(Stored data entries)

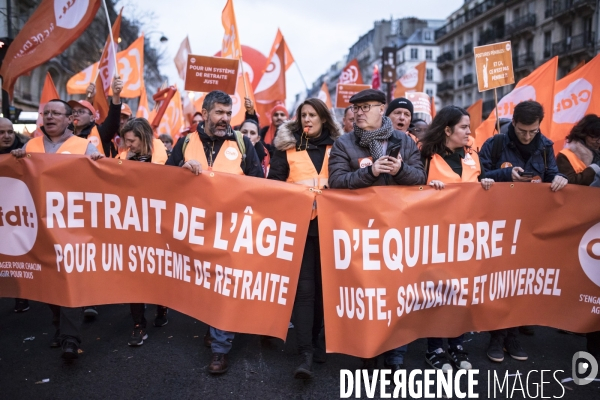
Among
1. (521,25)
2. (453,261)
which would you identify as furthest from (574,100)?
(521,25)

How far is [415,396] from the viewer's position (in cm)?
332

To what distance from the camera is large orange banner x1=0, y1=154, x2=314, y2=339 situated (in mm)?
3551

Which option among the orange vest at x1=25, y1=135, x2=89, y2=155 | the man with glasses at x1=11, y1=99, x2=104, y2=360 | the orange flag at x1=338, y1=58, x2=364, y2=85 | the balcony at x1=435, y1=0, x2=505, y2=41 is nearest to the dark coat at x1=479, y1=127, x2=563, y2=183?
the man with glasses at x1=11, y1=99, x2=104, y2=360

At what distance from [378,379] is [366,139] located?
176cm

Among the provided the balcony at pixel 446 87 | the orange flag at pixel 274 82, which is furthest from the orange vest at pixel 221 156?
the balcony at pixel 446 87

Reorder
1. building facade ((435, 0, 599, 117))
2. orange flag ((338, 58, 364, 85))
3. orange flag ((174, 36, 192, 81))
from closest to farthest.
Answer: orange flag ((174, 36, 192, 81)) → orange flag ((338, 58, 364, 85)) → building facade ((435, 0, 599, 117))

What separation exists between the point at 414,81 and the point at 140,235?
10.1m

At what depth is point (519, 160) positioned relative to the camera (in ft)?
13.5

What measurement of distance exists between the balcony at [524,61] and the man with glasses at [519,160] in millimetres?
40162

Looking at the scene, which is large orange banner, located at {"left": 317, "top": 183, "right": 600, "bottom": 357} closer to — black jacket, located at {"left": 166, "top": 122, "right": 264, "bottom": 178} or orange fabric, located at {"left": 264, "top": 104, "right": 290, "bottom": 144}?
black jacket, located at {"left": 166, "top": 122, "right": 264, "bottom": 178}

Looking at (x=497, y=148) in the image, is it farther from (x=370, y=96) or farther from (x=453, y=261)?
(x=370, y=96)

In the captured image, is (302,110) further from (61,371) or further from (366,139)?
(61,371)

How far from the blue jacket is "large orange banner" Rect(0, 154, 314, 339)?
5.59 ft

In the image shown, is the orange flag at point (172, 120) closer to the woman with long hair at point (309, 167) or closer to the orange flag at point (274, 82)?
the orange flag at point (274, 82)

...

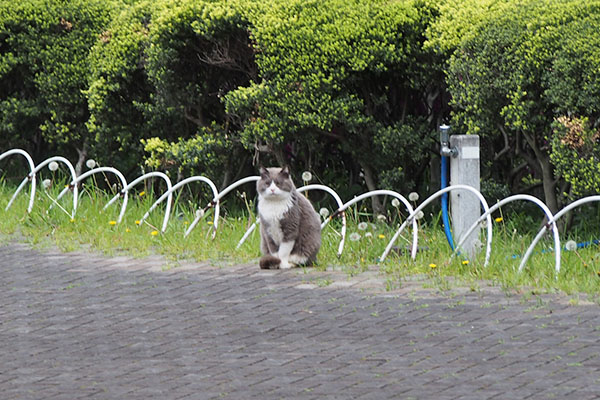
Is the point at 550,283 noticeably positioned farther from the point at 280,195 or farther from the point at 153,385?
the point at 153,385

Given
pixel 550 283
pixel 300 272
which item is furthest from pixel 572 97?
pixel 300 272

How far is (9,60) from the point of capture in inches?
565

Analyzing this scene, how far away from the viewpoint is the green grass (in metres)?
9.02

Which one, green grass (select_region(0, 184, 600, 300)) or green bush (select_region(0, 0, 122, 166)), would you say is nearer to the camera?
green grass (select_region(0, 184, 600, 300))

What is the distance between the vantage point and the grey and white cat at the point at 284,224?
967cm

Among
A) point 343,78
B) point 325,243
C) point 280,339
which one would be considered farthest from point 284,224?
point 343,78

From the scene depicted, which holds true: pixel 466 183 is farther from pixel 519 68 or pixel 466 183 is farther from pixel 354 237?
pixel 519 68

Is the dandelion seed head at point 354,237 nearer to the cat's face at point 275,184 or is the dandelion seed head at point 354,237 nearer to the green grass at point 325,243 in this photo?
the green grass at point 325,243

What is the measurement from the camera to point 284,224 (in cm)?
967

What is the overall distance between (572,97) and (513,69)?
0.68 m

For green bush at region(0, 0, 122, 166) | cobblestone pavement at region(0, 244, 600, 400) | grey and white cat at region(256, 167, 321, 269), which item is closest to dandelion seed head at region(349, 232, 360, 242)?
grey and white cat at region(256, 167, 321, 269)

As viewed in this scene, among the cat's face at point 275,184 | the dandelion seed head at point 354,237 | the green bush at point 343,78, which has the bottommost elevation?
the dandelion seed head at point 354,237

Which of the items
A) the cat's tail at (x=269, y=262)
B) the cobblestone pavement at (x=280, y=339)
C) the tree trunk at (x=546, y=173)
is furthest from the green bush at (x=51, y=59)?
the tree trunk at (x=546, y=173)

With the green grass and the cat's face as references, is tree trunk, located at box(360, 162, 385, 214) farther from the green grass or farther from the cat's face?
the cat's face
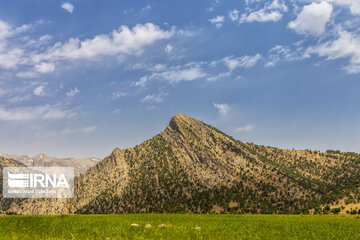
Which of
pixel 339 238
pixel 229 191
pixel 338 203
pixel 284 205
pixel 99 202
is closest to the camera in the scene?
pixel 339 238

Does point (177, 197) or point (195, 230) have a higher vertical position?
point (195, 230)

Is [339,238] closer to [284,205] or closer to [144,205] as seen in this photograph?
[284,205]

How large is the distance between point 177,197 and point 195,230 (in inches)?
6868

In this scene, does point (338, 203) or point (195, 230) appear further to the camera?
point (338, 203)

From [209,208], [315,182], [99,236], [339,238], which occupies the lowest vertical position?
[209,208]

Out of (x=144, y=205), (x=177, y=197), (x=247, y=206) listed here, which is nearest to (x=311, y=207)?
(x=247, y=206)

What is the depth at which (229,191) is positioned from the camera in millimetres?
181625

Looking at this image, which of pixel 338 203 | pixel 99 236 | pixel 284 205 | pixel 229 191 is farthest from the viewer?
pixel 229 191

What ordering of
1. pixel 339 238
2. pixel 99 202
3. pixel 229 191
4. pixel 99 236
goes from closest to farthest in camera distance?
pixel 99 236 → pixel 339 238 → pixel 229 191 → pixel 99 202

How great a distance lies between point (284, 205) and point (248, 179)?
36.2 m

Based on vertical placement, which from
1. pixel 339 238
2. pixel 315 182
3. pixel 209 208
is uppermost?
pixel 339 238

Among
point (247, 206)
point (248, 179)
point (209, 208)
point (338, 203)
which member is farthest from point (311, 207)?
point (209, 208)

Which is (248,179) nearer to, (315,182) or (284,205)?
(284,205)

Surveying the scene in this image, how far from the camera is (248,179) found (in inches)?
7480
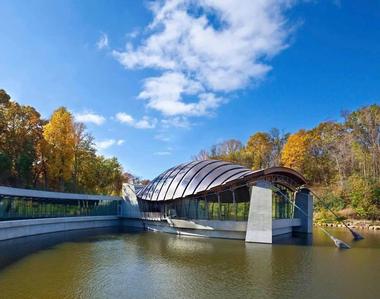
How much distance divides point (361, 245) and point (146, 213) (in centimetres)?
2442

==

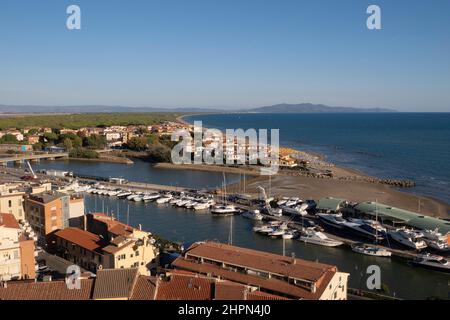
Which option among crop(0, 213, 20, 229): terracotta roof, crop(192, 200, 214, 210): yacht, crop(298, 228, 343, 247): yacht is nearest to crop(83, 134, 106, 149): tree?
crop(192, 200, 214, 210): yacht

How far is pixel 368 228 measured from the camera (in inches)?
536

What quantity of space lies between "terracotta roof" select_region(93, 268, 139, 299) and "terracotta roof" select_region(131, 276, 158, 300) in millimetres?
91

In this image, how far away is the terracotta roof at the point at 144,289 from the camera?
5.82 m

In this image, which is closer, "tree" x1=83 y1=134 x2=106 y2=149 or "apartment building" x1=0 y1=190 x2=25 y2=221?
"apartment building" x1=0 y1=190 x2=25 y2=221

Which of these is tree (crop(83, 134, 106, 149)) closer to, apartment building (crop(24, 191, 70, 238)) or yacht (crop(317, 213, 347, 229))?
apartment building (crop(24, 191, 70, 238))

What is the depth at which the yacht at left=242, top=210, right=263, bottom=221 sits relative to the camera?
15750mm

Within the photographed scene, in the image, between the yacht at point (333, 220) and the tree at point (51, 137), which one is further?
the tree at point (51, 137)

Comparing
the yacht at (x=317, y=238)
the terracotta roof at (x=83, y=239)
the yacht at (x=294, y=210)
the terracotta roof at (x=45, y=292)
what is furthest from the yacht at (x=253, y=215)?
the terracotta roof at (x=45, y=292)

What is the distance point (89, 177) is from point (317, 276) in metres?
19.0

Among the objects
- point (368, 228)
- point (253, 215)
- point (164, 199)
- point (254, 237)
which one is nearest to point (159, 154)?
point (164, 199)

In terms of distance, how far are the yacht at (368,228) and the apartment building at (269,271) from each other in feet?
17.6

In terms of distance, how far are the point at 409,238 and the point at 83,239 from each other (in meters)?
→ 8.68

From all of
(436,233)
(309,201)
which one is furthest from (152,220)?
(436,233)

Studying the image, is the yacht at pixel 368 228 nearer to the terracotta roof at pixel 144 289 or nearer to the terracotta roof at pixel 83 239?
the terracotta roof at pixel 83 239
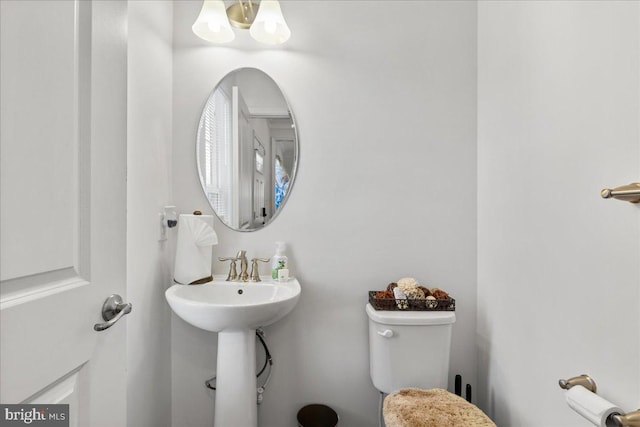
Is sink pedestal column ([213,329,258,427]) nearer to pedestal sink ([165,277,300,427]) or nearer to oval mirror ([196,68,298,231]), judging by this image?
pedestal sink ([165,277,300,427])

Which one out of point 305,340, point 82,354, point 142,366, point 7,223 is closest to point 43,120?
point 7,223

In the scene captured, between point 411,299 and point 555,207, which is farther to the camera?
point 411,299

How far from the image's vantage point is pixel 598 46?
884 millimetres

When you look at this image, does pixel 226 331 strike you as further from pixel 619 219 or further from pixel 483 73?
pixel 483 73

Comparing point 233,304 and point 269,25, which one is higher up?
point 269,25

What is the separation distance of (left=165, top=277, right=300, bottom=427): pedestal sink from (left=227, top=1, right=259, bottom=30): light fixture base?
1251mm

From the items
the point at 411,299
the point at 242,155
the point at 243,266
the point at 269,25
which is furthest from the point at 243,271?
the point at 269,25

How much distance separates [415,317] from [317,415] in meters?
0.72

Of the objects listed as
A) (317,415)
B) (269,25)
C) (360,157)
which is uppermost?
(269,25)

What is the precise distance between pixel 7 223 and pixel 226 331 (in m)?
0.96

Problem statement - Could you lay out the records as a numbered list, starting with the line that contains "In terms of distance, how far are the yacht" and going on through the line that contains "884 millimetres", both included, with blank lines and pictures left out?

Exercise result -
1. In terms of distance, how far are the yacht at (368,228) and the apartment building at (269,271) from each other in feet?
2. 17.6
3. In terms of distance, how far are the point at 409,238 and the point at 83,239 from each other (in meters)?
4. → 8.68
5. From all of
6. (436,233)
7. (309,201)
8. which one is furthest from (152,220)?
9. (436,233)
10. Studying the image, is the yacht at pixel 368 228 nearer to the terracotta roof at pixel 144 289 or nearer to the terracotta roof at pixel 83 239?
11. the terracotta roof at pixel 83 239
12. Is sink pedestal column ([213,329,258,427]) nearer to pedestal sink ([165,277,300,427]) or nearer to oval mirror ([196,68,298,231]), judging by this image?
13. pedestal sink ([165,277,300,427])
14. Which one out of point 305,340, point 82,354, point 142,366, point 7,223 is closest to point 43,120?
15. point 7,223
16. In the scene captured, between point 411,299 and point 555,207, which is farther to the camera?
17. point 411,299
18. How far from the image's vantage point is pixel 598 46?
19. 884 millimetres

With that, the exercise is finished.